(SUPPLIED MATERIAL Opens)

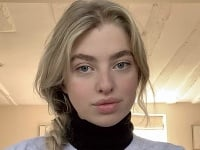 Anais Gallagher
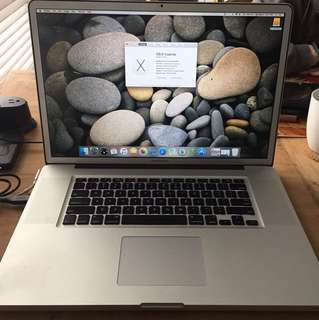 "*REDUCED* 17"" MacBook Pro-2009"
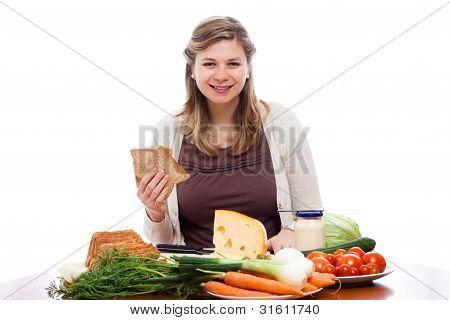 glückliche Frau Sandwiches machen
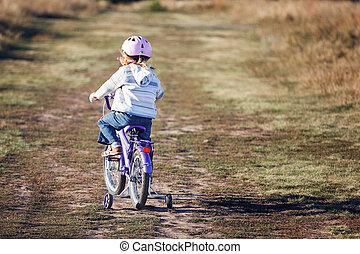 divertido, entrenamiento, bicicleta, pequeño, equitación, wheels., niño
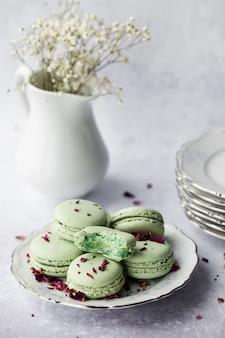 Macarons verts en plaque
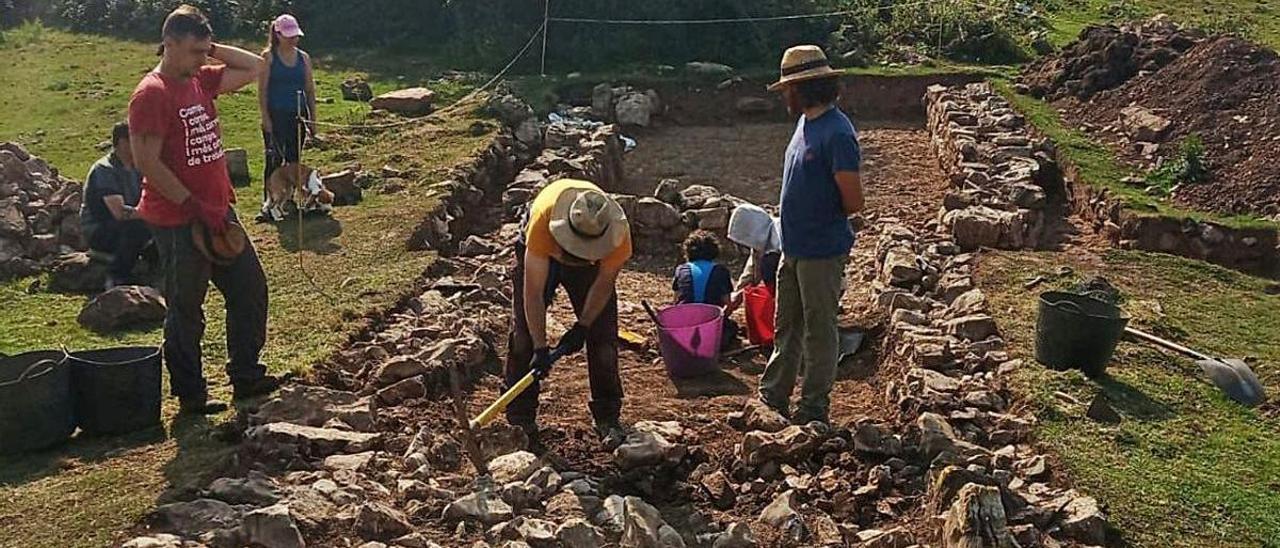 Arqueólogos trabajando en la braña.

(SUPPLIED MATERIAL Closes)

_TASK TO COMPLETE:_
Write out exactly, and only, the lines running from the line with "Macarons verts en plaque" to the last line above, both included, with all pictures omitted.

_EXERCISE RESULT:_
 Macarons verts en plaque
 Arqueólogos trabajando en la braña.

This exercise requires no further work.